Stranger Things (Netflix) // Hayley Lesh, Staff Writer

By now, you’ve probably heard of the show “Stranger Things.” With its 1980s aesthetic, phenomenal cast and twisted storyline, it lives up to the hype. “Stranger Things” opens with the mysterious disappearance of Will Byers (Noah Schnapp) and the dark secrets his friends uncover. As Mike (Finn Wolfhard), Dustin (Gaten Matarazzo) and Lucas (Caleb McLaughlin) search for Will, they unexpectedly cross paths with Eleven (Millie Bobby Brown), a girl who possesses strange, unearthly powers. From there, the show is transformed into a thrilling sci-fi universe that always keeps the audience guessing. Under the direction and creative minds of the Duffer Brothers, the “Stranger Things” cast offers an excellent performance that only gets better as the seasons go on. The show presents a nostalgic experience not often seen in television shows today. Sci-fi elements underlie much of “Stranger Things,” yet the show heavily relies on the realistic setting of Hawkins, Indiana, to add another layer of suspense. “Stranger Things” is an amazing show for sci-fi lovers and everyone in between. With only eight episodes in the first season, it is the perfect weekend watch.

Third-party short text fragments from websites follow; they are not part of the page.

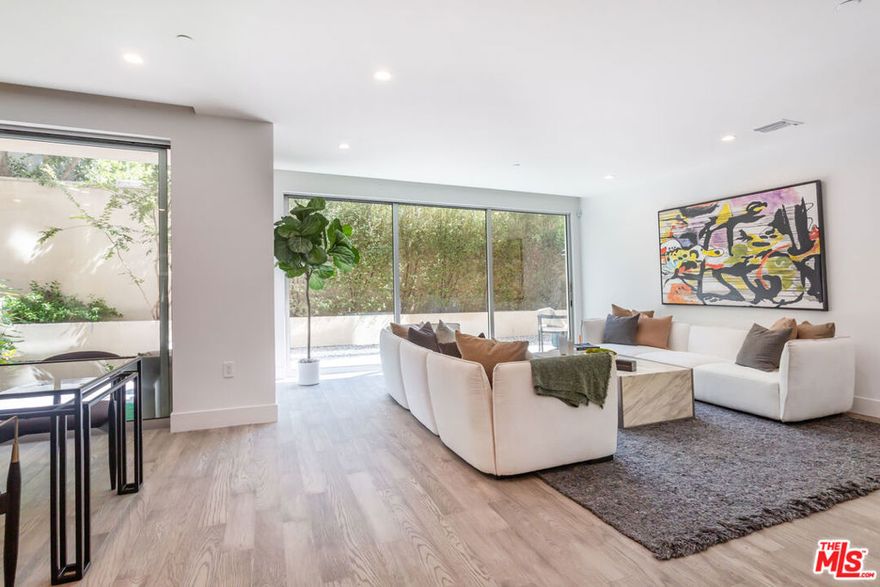 Discover a rare corner 2-story townhome offering 2,463 SF of thoughtfully designed living space and a 543 SF expansive patio. This home features 2 bedrooms, 2 full baths, 2 powder rooms, a dedicated laundry room, and a versatile 445 SF flex space on the lower level. An oversized private 2-car garage with direct home access provides unmatched convenience. The main level boasts an expansive kitchen with island, crafted with Snaidero Italian cabinetry and premium Sub-Zero/Wolf appliances. The open-concept layout connects seamlessly to the dining and living areas, while a formal entry and spacious outdoor patio create a lifestyle beyond the standard condominium. Refined finishes include Caesarstone countertops, Italian Gessi plumbing fixtures, and Hydro Systems soaking tubs. Only two townhomes remain at The Ainsley, a boutique community nestled on a highly walkable, tree-lined street just steps from the best of Melrose. Residents enjoy exclusive amenities including concierge services, a private lounge, fitness center, yoga and training rooms, and more.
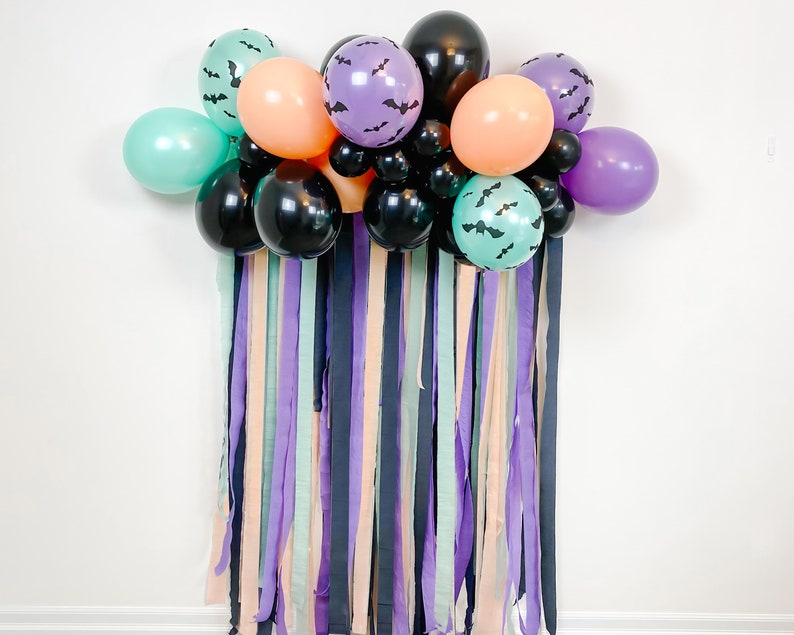 May include: A Halloween party backdrop with a balloon arch made of black, purple, teal, and orange balloons. The balloons are decorated with bats. The backdrop is made of streamers in various colors, including purple, teal, black, and peach.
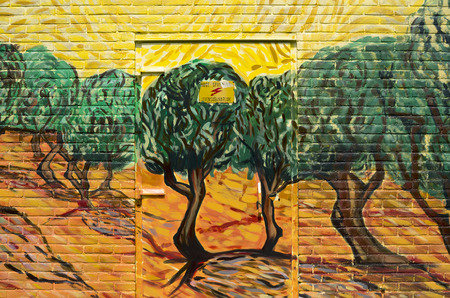 NETHERLANDS - WASSENAAR - CIRCA MAY 2014  Painters of the group  Rembrandt Paintings  have a power house painted with the painting  Olive trees with yellow sky and sun from Vincent van Gogh のeditorial素材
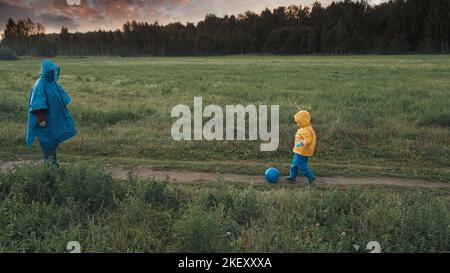 Frau spielt Ball mit kleinem Kind. Sonnenuntergang, bewölktes Wetter, Menschen in Regenmänteln Stockfoto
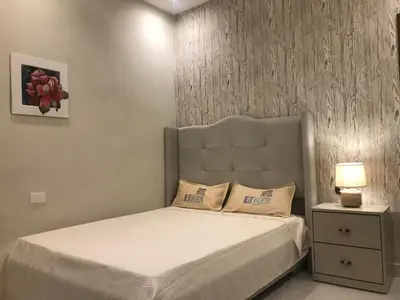 a bedroom with a bed with a headboard and a lamp at Hotel Blue Malecón And Spa in Santo Domingo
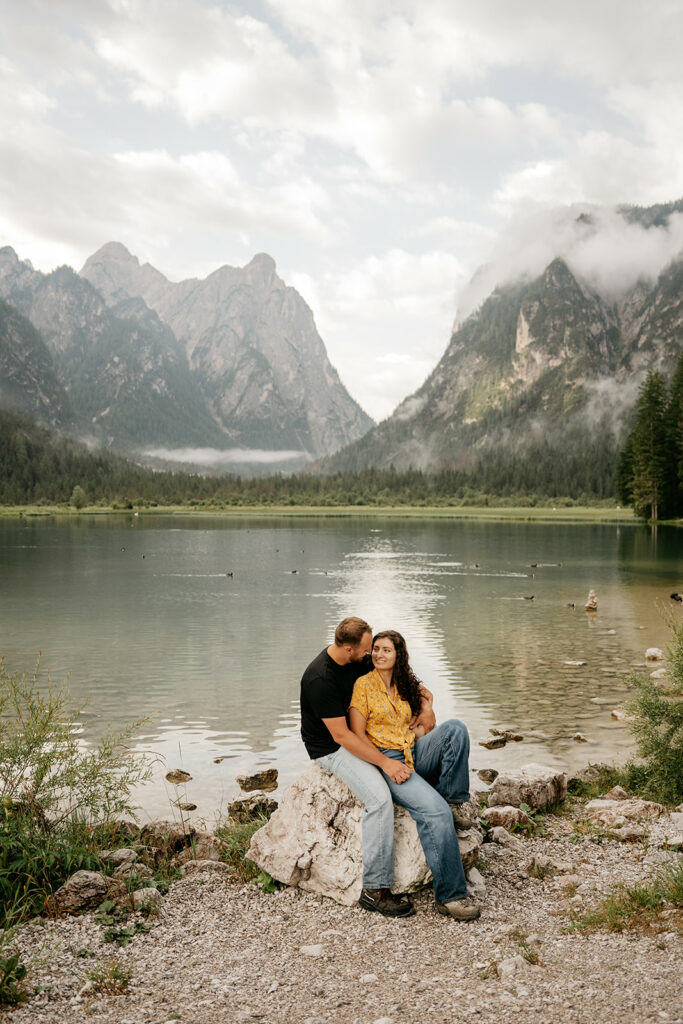Couple sitting by a mountain lake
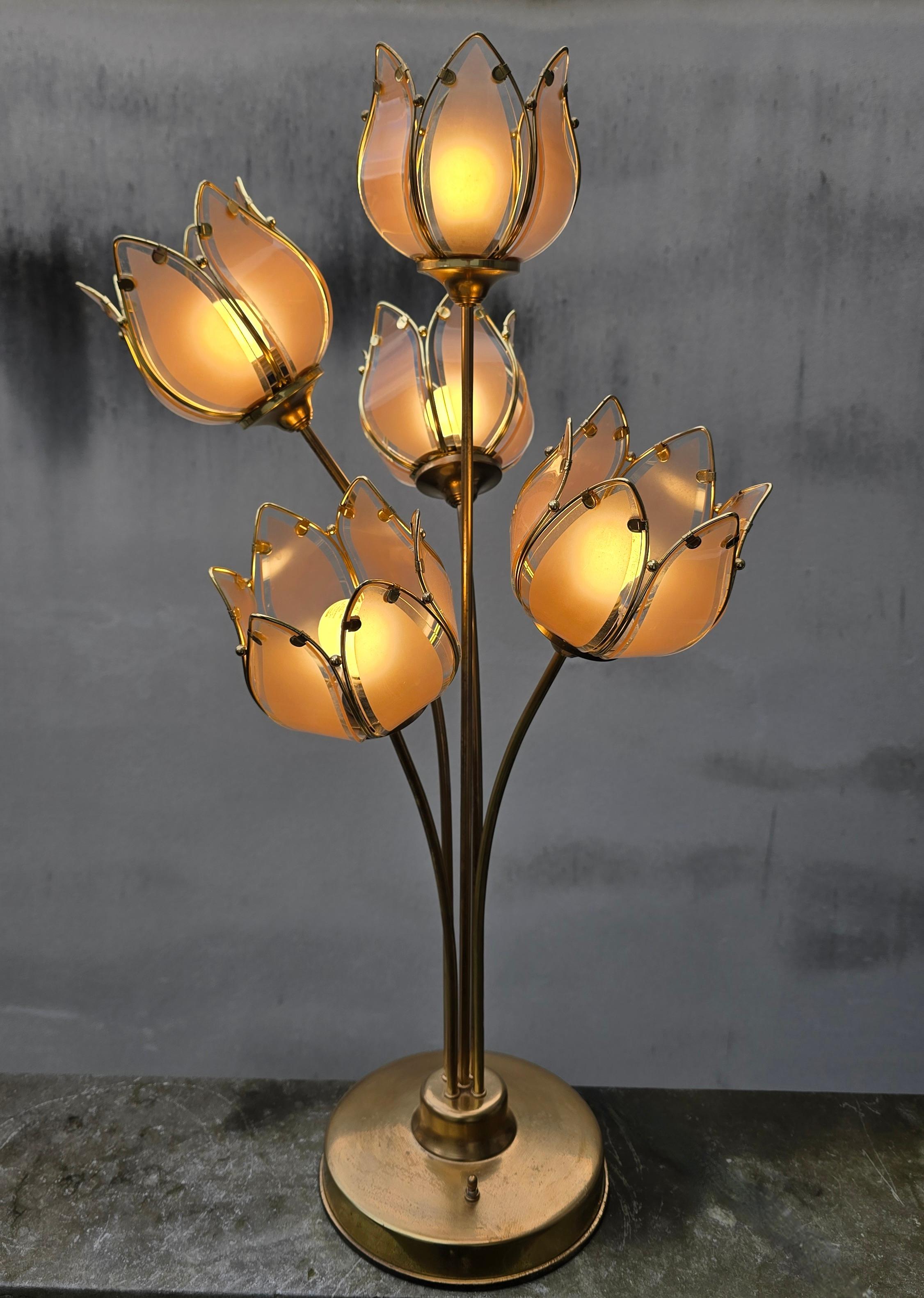 Rara lámpara de sobremesa italiana de los años 70 con cinco esculturales tulipas de cristal tintado de rosa, enmarcadas en latón. La lámpara ofrece tres ajustes de luz y un hermoso resplandor cálido. Una refinada pieza de la Regencia de Hollywood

Snowpiercer (Netflix) // Vikram Sundar, Staff Writer

As an official member of the Bong hive, I cannot restrain myself from recommending any Bong Joon-ho movie when the opportunity presents itself. That said, if you’ve never seen or heard of Joon-ho, get out of the rock you’ve been living under! The Oscars finally gave the incredibly talented and multi-faceted director the recognition he deserved by gracing his genre-defying masterpiece “Parasite” with a Best Picture Oscar in 2019. But to tell you the truth, he’s been putting out banger films right from the start. “Snowpiercer” is his most American film of the bunch, with Chris Evans playing the eponymous hero and the only one who ostensibly fits into the category of sci-fi. In this far-fetched, totally inconceivable world where climate change has ravaged the Earth into a frozen tundra, people are forced to take refuge in a mega-train that houses the remaining members of the dwindling human population. But wait, it wouldn’t be a Bong film without some form of class commentary, so there’s a catch. The train is divided into sections based on class, with the majority lower class rotting away in the grimey caboose and the select upper class living lavishly in the extravagant coach. All in all, Bong delivers an epic parable on the foreseeable consequences of climate change and the inherent flaws of any capitalist system.